───── SUPPLIED INFORMATION ─────
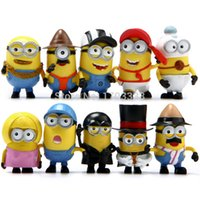 Wholesale Despicable Me Minions PVC Action Figure Toys Movie Character Figures Dolls Cosplay Christmas Gift by DHL sets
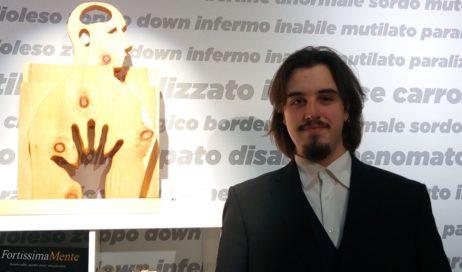 Festival della Cultura Paralimpica di Roma premiato il pinaschese Ferdinando Faure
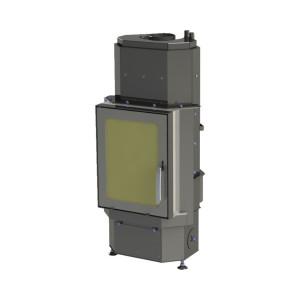 ABX - teplovodná krbová vložka - DERBY Aqua - Plan - 12 kW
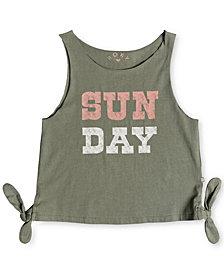 Roxy Big Girls Cotton Sun Day Tank Top
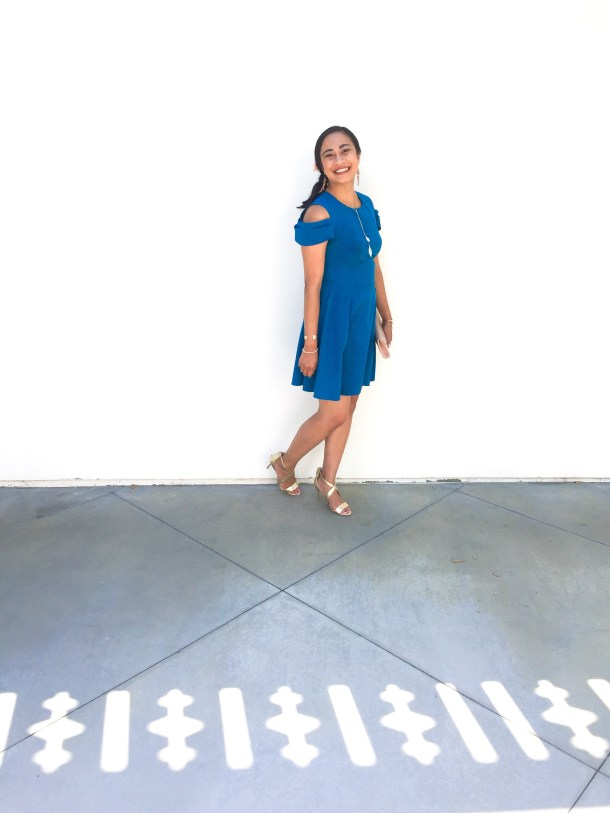 Style Blogger BlueBootsGo Featuring Cuyana, Vince Camuto, Zac Posen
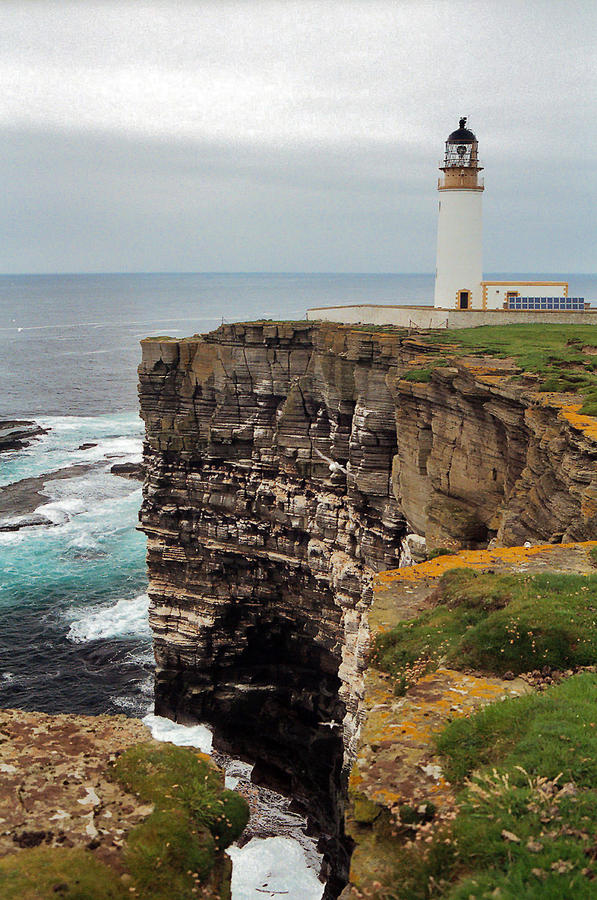 Lighthouse Photograph - Noup Head Lighthouse by Steve Watson
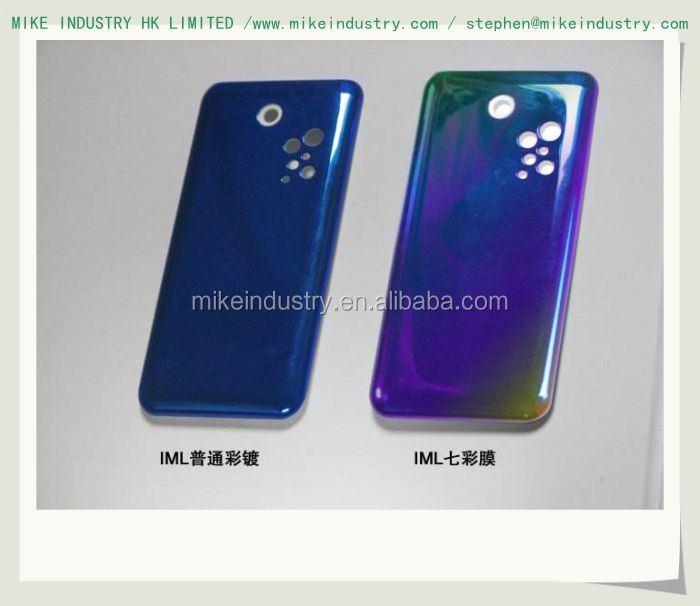 IMD printing Injection molding gel tpu sublimation phone case for BQ M5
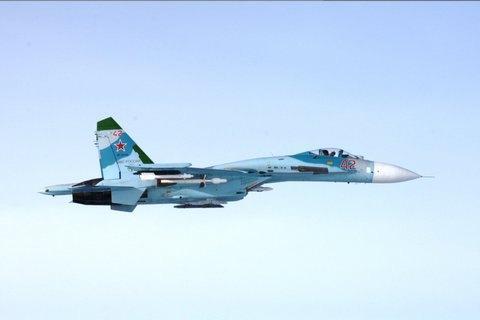 Літаки НАТО за тиждень супроводжували понад 20 російських літаків над Балтикою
─────
#### ASSIGNMENT:
Your answer should hold every record above, printed exactly and free of pictures.

#### SOLUTION TO THIS PROBLEM:
 Wholesale Despicable Me Minions PVC Action Figure Toys Movie Character Figures Dolls Cosplay Christmas Gift by DHL sets
 Festival della Cultura Paralimpica di Roma premiato il pinaschese Ferdinando Faure
 ABX - teplovodná krbová vložka - DERBY Aqua - Plan - 12 kW
 Roxy Big Girls Cotton Sun Day Tank Top
 Style Blogger BlueBootsGo Featuring Cuyana, Vince Camuto, Zac Posen
 Lighthouse Photograph - Noup Head Lighthouse by Steve Watson
 IMD printing Injection molding gel tpu sublimation phone case for BQ M5
 Літаки НАТО за тиждень супроводжували понад 20 російських літаків над Балтикою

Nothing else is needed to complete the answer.